(Excerpted records begins)

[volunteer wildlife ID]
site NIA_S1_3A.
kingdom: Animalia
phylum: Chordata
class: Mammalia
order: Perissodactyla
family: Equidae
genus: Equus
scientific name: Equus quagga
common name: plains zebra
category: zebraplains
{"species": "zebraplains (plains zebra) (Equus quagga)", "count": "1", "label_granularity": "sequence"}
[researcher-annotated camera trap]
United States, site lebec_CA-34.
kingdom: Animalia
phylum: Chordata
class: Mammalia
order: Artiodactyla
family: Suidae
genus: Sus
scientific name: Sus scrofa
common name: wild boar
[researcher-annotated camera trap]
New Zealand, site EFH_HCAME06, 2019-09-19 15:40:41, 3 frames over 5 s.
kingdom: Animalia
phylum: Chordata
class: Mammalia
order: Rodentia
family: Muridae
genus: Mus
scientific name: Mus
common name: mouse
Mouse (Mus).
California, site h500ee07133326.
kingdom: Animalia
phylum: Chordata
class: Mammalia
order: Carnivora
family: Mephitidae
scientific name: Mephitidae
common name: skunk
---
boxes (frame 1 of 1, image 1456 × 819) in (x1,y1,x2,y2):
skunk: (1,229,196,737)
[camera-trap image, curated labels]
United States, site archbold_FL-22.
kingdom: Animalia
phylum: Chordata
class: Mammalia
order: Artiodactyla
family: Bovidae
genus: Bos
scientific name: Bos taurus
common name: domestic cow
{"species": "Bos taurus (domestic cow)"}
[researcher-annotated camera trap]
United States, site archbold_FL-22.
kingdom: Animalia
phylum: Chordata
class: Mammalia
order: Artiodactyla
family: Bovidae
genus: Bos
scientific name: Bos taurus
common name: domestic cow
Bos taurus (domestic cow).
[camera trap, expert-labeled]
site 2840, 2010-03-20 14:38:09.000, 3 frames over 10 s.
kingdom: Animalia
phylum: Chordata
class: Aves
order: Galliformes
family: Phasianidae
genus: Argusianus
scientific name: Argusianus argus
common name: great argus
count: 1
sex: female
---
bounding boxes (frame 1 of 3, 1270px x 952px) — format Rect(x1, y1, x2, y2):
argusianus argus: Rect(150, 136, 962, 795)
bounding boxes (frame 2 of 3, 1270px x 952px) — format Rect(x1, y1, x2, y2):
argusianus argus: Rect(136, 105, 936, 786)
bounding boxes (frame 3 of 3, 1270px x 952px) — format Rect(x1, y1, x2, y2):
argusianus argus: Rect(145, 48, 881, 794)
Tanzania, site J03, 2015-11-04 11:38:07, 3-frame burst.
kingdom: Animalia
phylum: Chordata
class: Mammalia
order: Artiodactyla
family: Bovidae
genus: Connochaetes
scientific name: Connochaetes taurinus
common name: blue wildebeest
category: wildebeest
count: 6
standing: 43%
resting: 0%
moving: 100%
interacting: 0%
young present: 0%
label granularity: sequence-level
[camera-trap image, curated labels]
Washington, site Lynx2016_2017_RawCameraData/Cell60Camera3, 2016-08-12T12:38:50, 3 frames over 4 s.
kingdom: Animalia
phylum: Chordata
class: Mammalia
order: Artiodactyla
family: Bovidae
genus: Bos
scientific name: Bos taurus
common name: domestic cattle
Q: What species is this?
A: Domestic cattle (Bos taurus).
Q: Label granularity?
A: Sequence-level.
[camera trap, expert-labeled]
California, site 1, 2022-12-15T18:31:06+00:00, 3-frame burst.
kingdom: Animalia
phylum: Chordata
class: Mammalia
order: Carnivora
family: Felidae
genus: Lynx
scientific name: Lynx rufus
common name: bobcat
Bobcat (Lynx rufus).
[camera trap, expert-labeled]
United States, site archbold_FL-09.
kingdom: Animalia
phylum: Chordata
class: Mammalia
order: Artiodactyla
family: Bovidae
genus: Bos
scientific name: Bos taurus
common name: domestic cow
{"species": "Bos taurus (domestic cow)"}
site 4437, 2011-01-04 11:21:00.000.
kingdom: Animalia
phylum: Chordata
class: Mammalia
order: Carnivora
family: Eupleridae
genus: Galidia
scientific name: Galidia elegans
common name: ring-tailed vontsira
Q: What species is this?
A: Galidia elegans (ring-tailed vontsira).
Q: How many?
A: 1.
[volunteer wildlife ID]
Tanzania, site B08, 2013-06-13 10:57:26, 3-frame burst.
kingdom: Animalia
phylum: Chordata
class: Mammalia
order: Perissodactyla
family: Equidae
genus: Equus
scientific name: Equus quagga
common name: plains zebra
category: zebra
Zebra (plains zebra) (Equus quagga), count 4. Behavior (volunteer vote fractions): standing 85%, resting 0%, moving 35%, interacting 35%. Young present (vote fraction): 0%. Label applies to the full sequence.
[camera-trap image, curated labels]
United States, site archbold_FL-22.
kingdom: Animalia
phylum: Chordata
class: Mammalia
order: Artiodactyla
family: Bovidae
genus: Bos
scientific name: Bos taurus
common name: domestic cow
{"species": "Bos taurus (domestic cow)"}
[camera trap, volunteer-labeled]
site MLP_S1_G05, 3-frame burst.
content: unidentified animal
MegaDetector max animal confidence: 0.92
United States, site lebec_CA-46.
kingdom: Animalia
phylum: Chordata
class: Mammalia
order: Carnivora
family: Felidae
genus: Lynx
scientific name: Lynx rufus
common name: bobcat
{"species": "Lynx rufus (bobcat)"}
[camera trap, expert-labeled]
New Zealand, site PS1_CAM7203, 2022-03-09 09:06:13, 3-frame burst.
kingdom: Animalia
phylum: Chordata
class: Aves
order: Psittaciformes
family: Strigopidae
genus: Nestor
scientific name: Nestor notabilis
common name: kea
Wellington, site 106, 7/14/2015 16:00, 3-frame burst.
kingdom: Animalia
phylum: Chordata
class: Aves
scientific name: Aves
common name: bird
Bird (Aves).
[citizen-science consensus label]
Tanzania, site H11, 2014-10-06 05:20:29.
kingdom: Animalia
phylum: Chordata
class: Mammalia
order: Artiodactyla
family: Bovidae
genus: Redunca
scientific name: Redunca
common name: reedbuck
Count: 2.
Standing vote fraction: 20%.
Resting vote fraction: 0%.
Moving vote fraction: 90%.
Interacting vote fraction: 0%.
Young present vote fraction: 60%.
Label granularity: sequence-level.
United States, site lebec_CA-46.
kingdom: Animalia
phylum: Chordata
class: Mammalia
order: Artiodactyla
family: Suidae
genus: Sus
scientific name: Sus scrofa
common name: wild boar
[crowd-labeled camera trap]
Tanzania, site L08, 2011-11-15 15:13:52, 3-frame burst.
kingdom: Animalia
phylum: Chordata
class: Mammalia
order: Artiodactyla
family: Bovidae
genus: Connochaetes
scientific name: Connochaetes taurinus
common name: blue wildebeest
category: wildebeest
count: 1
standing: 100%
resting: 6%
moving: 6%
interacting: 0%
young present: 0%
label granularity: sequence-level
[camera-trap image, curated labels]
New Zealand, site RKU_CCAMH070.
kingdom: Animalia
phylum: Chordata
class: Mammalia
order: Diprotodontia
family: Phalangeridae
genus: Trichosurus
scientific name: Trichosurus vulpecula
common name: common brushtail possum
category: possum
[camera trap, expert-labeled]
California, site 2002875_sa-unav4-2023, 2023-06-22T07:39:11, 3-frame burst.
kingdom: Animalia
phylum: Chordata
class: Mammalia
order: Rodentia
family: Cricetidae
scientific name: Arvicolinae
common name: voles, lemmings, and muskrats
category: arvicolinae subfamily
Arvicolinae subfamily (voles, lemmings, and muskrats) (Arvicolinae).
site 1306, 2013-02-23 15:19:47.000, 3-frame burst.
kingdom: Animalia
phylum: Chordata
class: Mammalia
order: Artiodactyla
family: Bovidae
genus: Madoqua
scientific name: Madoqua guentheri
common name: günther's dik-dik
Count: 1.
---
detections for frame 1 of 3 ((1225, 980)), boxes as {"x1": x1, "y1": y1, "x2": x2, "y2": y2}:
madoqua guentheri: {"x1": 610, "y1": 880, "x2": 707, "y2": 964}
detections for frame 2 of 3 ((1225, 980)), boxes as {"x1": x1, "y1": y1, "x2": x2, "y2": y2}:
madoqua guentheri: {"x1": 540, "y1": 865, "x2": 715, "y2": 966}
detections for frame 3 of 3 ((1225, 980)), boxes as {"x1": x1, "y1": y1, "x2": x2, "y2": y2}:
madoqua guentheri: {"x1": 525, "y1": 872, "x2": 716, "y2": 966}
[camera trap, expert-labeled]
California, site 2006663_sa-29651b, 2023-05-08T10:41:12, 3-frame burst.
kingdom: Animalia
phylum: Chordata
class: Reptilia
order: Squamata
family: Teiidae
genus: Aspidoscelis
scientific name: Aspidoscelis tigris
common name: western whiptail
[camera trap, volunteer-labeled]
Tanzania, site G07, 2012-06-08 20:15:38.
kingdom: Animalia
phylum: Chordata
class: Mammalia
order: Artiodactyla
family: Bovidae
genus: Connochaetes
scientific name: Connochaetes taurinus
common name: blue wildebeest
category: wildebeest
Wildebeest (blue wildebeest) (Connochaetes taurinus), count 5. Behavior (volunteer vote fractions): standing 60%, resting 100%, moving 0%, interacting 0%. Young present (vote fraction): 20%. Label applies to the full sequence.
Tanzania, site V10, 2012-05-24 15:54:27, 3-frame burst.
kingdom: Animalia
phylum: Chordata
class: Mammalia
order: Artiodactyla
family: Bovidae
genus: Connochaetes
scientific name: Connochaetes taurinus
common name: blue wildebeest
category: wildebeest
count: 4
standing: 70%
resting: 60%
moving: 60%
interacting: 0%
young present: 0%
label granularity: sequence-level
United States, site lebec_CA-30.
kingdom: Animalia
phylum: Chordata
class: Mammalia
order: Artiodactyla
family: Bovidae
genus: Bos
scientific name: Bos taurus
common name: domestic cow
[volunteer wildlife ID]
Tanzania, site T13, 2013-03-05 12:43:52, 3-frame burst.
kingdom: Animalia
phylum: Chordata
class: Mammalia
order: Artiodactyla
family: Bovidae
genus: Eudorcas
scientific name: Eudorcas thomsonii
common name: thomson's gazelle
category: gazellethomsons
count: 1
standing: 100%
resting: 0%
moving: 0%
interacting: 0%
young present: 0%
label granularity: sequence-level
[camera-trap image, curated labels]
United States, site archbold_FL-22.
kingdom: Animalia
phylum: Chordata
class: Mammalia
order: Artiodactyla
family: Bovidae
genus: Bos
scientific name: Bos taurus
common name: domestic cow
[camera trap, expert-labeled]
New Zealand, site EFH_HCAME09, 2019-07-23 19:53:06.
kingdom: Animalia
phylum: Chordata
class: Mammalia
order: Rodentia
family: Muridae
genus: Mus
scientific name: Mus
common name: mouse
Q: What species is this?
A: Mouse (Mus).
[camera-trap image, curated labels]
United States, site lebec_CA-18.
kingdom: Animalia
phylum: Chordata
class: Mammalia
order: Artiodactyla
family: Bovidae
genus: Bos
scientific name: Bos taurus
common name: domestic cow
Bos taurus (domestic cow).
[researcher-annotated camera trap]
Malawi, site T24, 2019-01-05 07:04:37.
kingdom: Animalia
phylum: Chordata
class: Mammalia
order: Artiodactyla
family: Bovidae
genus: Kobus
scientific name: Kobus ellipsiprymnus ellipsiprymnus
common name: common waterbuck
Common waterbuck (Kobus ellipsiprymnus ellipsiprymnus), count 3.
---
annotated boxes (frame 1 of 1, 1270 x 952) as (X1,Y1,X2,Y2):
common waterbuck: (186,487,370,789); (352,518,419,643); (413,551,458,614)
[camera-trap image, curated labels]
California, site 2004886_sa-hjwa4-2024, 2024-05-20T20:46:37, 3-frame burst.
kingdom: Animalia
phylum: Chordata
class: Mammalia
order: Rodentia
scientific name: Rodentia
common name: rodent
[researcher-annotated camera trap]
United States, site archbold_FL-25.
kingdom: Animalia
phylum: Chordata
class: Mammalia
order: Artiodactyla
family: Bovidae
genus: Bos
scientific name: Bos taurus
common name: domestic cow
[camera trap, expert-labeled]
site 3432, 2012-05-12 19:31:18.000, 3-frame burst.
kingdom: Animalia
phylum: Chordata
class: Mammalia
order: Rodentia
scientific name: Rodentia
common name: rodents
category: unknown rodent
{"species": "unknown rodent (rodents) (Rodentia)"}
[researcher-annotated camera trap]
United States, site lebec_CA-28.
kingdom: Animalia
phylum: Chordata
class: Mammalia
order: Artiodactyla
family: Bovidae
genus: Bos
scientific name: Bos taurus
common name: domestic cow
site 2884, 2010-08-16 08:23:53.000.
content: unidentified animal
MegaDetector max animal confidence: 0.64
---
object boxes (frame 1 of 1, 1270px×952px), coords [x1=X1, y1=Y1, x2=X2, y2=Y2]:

(Excerpted records ends)

◆ **Required action**: The answer should consist only of the number of lines above in which "MegaDetector" appears.

◆ **Answer box**: 2